Twenty years ago on page 6 of the January 1988 edition of Power Engineering magazine, a full-age ad introduced “POWER-GEN ‘88” to the world. The inaugural event, which grew to become POWER-GEN International, was held at the Orlando Convention Center from December 6-8. The event covered fossil and solid fuel power generation, including coal, oil, natural gas, municipal solid waste and other waste fuels. “Paper abstracts are invited,” the ad read. That opened the floodgates, which, over the next 20 years, would see thousands of papers researched, written and presented at the world’s largest and most prestigious exhibition and conference for the power generation industry.
Power Engineering magazine has been PGI’s flagship media sponsor since the beginning 20 years ago. This year to celebrate PGI’s 20th anniversary we’ll take a look back at some of the issues and events that were making news. A lot of the same issues continue to make news today.
With the 2008 Major League baseball season about to get underway, fans like to remember that the game’s immortal players (those enshrined at Cooperstown) could walk onto any diamond today and see few noticeable changes from their own playing days.
In many ways, electric power generation enjoys that same sort of constancy. The basic systems and processes are largely the same as they were in, say, 1908. So it’s not too surprising to read stories from the March 1988 issue of Power Engineering magazine touching on themes that appear quite contemporary.
“Power plants upgrade instrumentation and control systems,” reads the cover headline for the March 1988 issue. The story explained how microprocessor-based distributed digital control systems and programmable logic controllers were being retrofitted to older power plants to improve efficiency and optimize operations.
A related feature explained how programmable logic controllers could be retrofitted to existing control systems.
A third feature examined dust fire and explosion hazards, noting that coal dust hazards could be classified using four indexes: ignition sensitivity, explosion severity, overall explosibility and friability.
The news headlines from March 1988 may offer a better indication of how things have changed over 20 years.
One news brief carried news that Public Service of New Hampshire (PSNH) in late January had filed for protection under Chapter 11 of the U.S. bankruptcy code. The utility, the news brief said, “is burdened by debt from the Seabrook nuclear plant.” Although the plant was complete, it was not operating because of a dispute over evacuation planning. The utility had also asked for a 15 percent rate increase, but the state’s Supreme Court denied it, saying the plant had to be producing power for it to receive an increase. Opponents argued the plant should not be licensed because of the utility’s financial problems.

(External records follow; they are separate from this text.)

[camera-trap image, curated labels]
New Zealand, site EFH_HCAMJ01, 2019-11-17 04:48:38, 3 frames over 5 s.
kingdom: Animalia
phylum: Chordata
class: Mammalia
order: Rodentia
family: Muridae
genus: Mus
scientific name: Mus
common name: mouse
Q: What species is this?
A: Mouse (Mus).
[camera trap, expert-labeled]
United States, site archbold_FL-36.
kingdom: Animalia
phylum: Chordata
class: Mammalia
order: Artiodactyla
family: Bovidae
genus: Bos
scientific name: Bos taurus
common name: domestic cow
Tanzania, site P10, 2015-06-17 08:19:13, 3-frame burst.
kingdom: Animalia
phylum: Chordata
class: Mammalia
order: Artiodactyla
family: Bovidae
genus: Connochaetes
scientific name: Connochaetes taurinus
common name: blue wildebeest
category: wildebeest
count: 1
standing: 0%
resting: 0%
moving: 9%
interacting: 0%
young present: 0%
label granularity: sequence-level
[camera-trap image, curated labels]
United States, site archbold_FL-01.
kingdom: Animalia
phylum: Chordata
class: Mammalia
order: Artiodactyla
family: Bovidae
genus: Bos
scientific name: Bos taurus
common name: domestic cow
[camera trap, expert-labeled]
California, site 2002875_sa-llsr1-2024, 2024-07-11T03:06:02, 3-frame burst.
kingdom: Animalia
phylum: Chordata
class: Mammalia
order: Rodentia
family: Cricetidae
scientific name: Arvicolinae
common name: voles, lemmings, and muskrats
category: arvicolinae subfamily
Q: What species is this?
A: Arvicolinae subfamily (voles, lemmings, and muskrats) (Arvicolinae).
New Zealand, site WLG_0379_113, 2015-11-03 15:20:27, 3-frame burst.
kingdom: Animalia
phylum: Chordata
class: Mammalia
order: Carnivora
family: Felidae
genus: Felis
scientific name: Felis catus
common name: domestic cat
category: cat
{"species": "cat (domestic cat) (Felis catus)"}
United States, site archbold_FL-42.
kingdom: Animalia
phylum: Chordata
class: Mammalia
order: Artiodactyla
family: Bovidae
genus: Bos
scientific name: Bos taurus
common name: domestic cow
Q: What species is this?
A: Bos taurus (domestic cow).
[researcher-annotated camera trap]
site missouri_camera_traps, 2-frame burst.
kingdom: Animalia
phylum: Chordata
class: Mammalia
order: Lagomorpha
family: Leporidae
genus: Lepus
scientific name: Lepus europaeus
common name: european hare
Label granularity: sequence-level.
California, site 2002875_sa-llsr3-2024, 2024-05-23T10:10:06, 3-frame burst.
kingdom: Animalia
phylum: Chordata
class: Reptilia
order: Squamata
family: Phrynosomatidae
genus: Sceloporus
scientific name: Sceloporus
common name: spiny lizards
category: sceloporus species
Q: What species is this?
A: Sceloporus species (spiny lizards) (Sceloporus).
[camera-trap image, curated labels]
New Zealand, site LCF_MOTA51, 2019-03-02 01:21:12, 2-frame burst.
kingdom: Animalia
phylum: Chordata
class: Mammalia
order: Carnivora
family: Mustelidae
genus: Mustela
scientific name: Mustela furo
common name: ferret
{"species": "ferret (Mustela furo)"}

(Yet to be reported was the fact that during March 1988, Northeast Utilities revealed its interest in acquiring PSNH. After extensive negotiations, NU reached agreement near the end of 1989. On June 5, 1990 PSNH became a wholly-owned operating unit of NU.)
In Illinois, also during March 1988, Commonwealth Edison’s Braidwood unit 2 received a low power operating license from the Nuclear Regulatory Commission. Braidwood unit 2 was the last unit in the company’s nuclear construction program. That program included 13 units, construction of which began in the early 1970s.
Then there was this sunny forecast regarding photovoltaic solar costs: a 50 percent reduction was expected over the next 12 to 18 months, according to an official at the U.S. Department of Energy. Since 1980, the cost of PV solar had fallen from $1.50/kW to $0.35. Cell efficiency stood at 5 percent a few years earlier, but crystalline solar cells with 22 percent sunlight-to-electricity efficiencies were being reported. And efficiencies in the 30 to 40 percent range were projected for thin-film silicon solar cells. DOE’s goal? To develop PV solar technology capable of generating electricity for $0.06/kW. The DOE official was quoted as saying, “We feel that’s achievable.”